These retirement tax credits could be a ‘game changer’ for small businesses

These retirement tax credits could be a ‘game changer’ for small businesses

By   –  Senior Reporter, The Playbook,

Small-business owners are going to see big changes to their 401(k) and worker retirement packages — but there will be some tax credits too.

The SECURE 2.0 Act saw many of its provisions folded into the government funding legislation passed in late 2022. The goal of the legislation was to help workers save for retirement while making it easier for small businesses to offer retirement plans to workers.

Experts say the legislation will help even the playing field for small businesses — a dynamic of added importance amid a tight talent market in which many larger competitors have invested heavily in new benefits and perks.

“SECURE 2.0 is a game changer for small business owners,” said Craig Reid, president and national practice leader of retirement and wealth at at the Marsh McLennan Agency. “A robust retirement plan program is one of the most highly sought-after benefits people look for in a new employer, and small businesses have historically been at a disadvantage to large employers when it comes to this type of benefit.”

One big benefit is a tax incentive for businesses offering 401(k) plans of their own, Reid said.

For businesses with less than 50 employees, there is a startup credit of 100% of administrative costs up to $5,000 (up from the current 50% credit) and additional credits for employer contributions on behalf of employees up to $1,000. That benefit is phased out for small businesses with 51 to 100 employees and also phases out over time, Reid said.

He also said that SECURE 2.0 allows small businesses who currently offer a Simple IRA plan to exchange it for a 401(k) plan without having to close down the plan and wait for a certain period of time.

“If a small business owner has been contemplating a 401(k) plan to attract and retain talent and help grow their business, now is the time,” Reid said.

Nick Strain, senior wealth advisor and chair of the Wealth Advisory Committee at Halbert Hargrove, said the Secure Act has about 92 different provisions. But in addition to the startup 401(k) credit, there are other big pieces of the legislation business owners should be tracking, he said.

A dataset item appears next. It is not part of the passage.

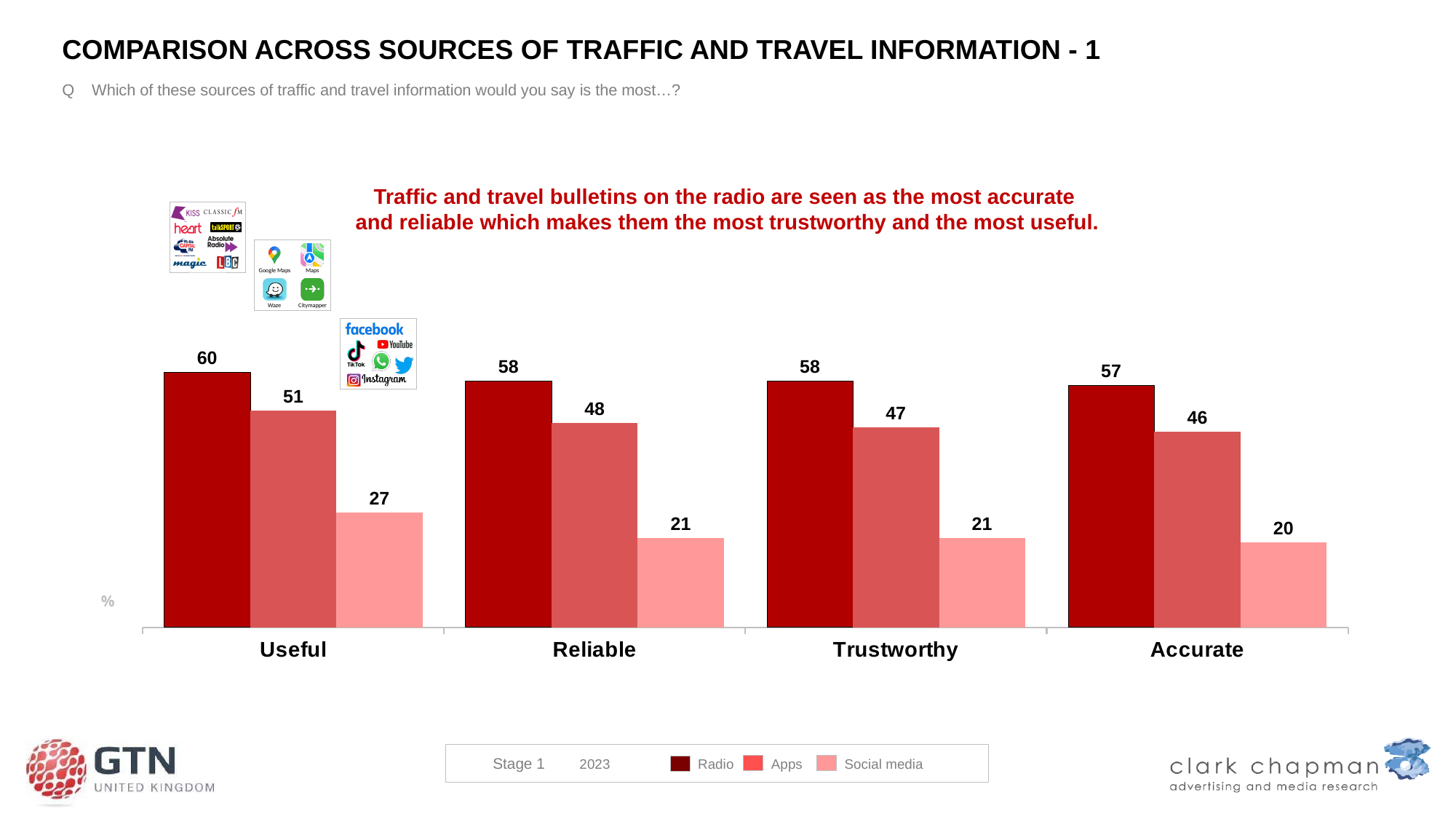
How many series does the legend list? 3 What is the value for Social media in the Accurate category? 20 What is the difference between the Radio and Apps values in the Accurate category? 11 Which is larger: the Social media value for Useful or the Social media value for Reliable? Useful How many categories are shown on the x axis? 4 What is the value for Radio in the Useful category? 60 What is the value for Apps in the Reliable category? 48 Which series has the lowest value in the Useful category? Social media Do the Radio values rise or fall from Useful to Accurate along the x axis? Fall Which series is shown in the darkest red colour? Radio What kind of chart is shown on the slide? Bar chart Which series has the highest value in the Trustworthy category? Radio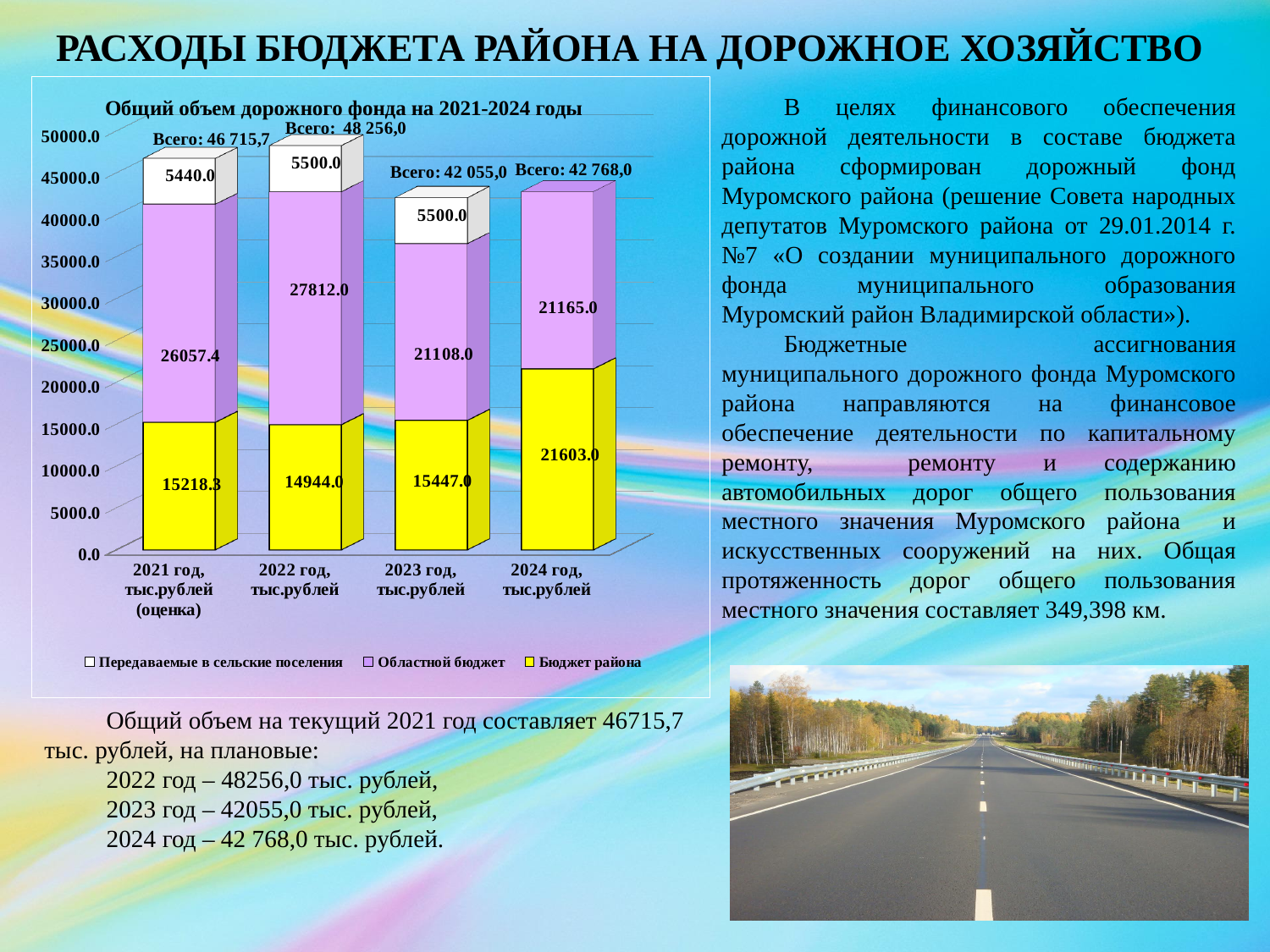
What is the difference between 'Областной бюджет' in 2022 год and 2023 год? 6704.0 What type of chart is shown on the slide? Stacked bar chart What is the total ('Всего') for 2023 год? 42 055,0 Which year has the lowest total road fund volume? 2023 год How many year categories are shown on the x axis of the chart? 4 Which year has the highest total road fund volume? 2022 год What is the value of 'Областной бюджет' for 2022 год? 27812.0 What is the value of 'Бюджет района' for 2024 год? 21603.0 Which is larger: 'Бюджет района' in 2024 год or 'Бюджет района' in 2021 год (оценка)? 2024 год What is the title of the chart? Общий объем дорожного фонда на 2021-2024 годы What is the value of 'Передаваемые в сельские поселения' for 2021 год (оценка)? 5440.0 How many series does the chart legend list? 3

That includes, but is not limited to:

  • Allowing employers to offer small financial incentives for employees to contribute to a retirement plan. For example, offering a gift card to get new employees to sign up, Strain said.
  • Employers will now be able to adopt a matching rule that counts an employee’s student loan payment toward the retirement match — and employers using that student loan payment to calculate their own matching contribution. That starts in 2024.
  • The legislation creates emergency savings accounts within retirement accounts that hold up to $2,500. A participant can pull out $1,000 per year for emergencies tax free and repay those withdrawals to build the balance back up again. That begins in 2024.
  • Part-time employees can now participate in a company retirement plan after two years, instead of three, and for working 500 hours a year, down from 1,000.
  • The legislation also requires automatic 401(k) enrollment at a rate of 3% and not more than 10% and not more than 15% of the worker’s total compensation, although businesses with fewer than 10 workers and businesses in operation for less than three years are excluded. That goes into effect in 2025.
  • The relaxation of required minimum contributions and increases in catch-up contributions for older workers.

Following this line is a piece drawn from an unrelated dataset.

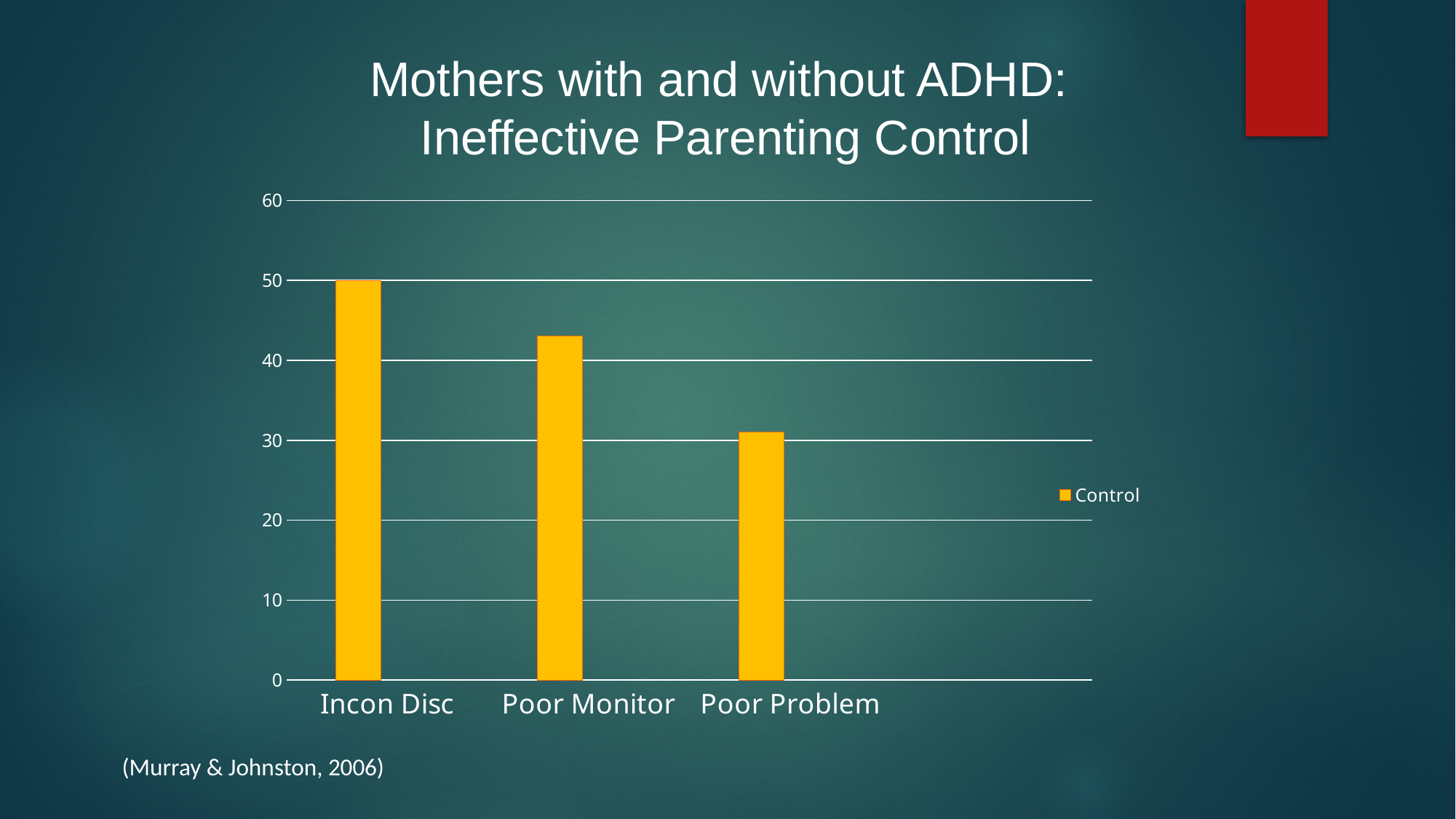
What is the value for Incon Disc? 50 How many series does the chart's legend list? 1 Is the value for Poor Problem greater or less than 40? less Which category has the lowest value? Poor Problem What kind of chart is shown on the slide? bar chart Which is larger, the value for Poor Monitor or the value for Poor Problem? Poor Monitor Is the value for Poor Monitor greater or less than 40? greater Which category has the highest value? Incon Disc How many categories are shown on the x axis of the chart? 3 What is the title of the chart on the slide? Mothers with and without ADHD: Ineffective Parenting Control Do the values rise or fall from left to right across the categories? fall What is the name of the series shown in the chart's legend? Control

“Crucially for small businesses, especially those looking to expand beyond the lowest employee designations, this means predicting growth and planning ahead,” said Eliza Arnold, co-founder of

That’s because the startup 401(k) credit will gradually phase out over time, which means business owners will have to make sure that any expansion in their retirement offering is paired with overall business growth. The credit also gradually fades from 100% coverage of employer matches, to 75% in year three, 50% in year four and 25% in year five.

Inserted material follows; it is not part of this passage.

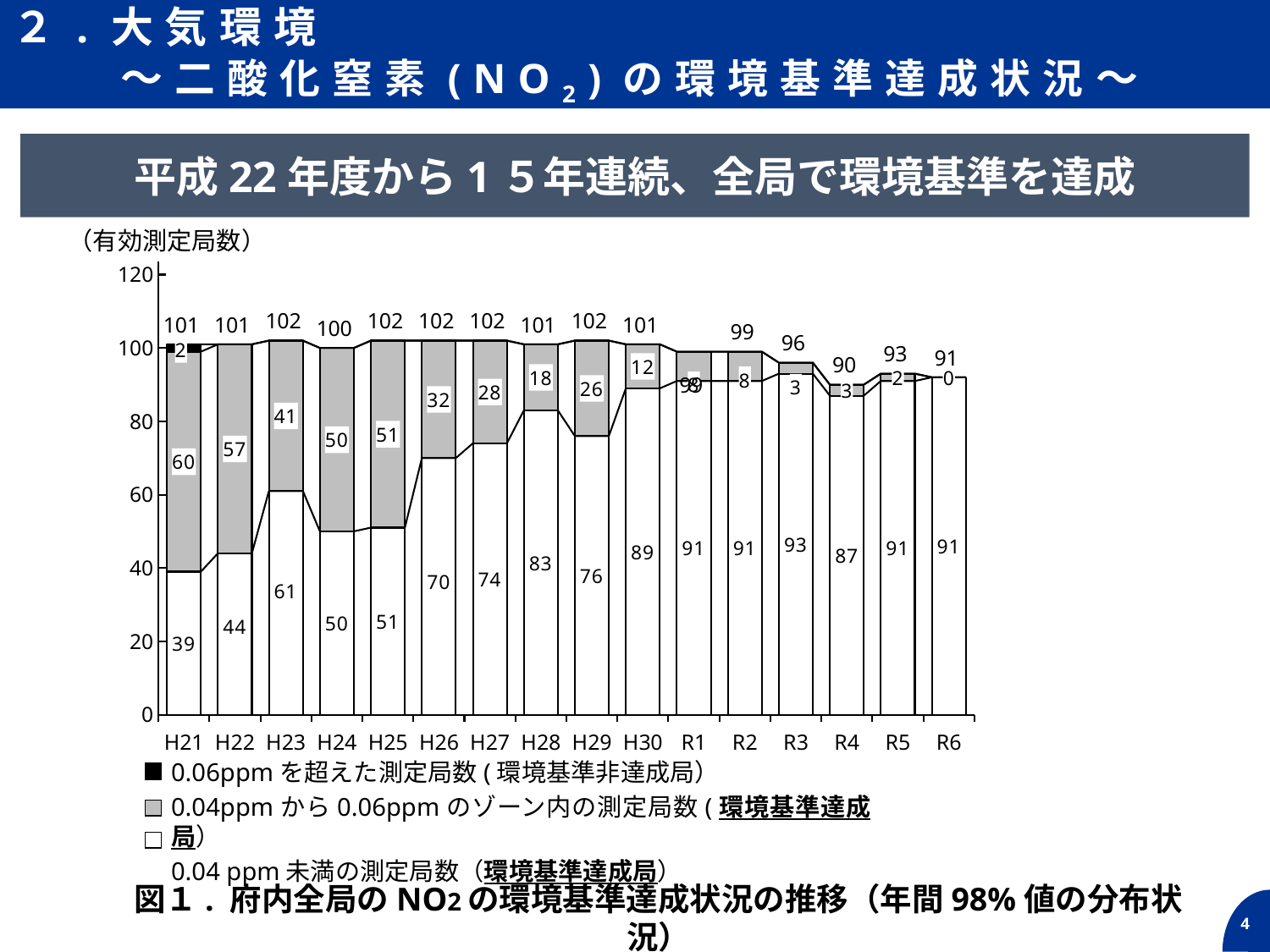
What is the number of stations in the 0.04–0.06 ppm zone (gray segment) for H23? 41 How many fiscal-year categories are shown along the x axis? 16 How many series does the legend list? 3 Which year has the lowest number of stations below 0.04 ppm (white segment)? H21 What is the gray-segment value (0.04–0.06 ppm zone) for R6? 0 Which year has the larger white-segment value, H26 or H27? H27 Which year has the highest number of stations below 0.04 ppm (white segment)? R3 What is the difference between the gray-segment values for H22 and H23? 16 What is the number of stations below 0.04 ppm (white segment) for H21? 39 What is the total number of valid measuring stations for H24? 100 What kind of chart is shown on the slide? Stacked bar chart What is the total number of stations for H21 (the top of the stacked bar)? 101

“With expansion comes greater expenses – and hopefully revenue. But with government incentives vanishing, companies with ambitions must also look forward. Secure 2.0 provides some excellent credits and provisions that small businesses need to take advantage of. It’s also prudent to keep an extra cushion for down the line, just in case,” Arnold said.

The $1.7 trillion government funding legislation didn’t just tweak worker retirement plans, it added funds to the Small Business Administration and boosted funding for agencies that oversee small businesses.

That includes the first funding increase for the National Labor Relations Board since 2010, amid a resurgence in union organization and labor activity. It also includes an 18% funding boost for the Financial Crimes Enforcement Network as it seeks to finalize new rules proponents say would target money laundering by creating a database to track the beneficial ownership of companies. Business groups and others have pushed back hard against the proposed rules and some are even suing the agency, arguing they would be burdensome to small-business owners.

The legislation also contained new protections for pregnant and lactating workers — and attorneys say business owners need to ensure they are on the right side of the law. Portions of the Pregnant Workers Fairness Act (PWFA) and the Providing Urgent Maternal Protections for Nursing Mothers Act (PUMP Act) made it into the final omnibus bill, and they expand the protections those workers should receive.

The PWFA extends the Americans with Disabilities Act to cover pregnant workers, which means businesses with 15 or more employees must provide reasonable accommodations to pregnant workers.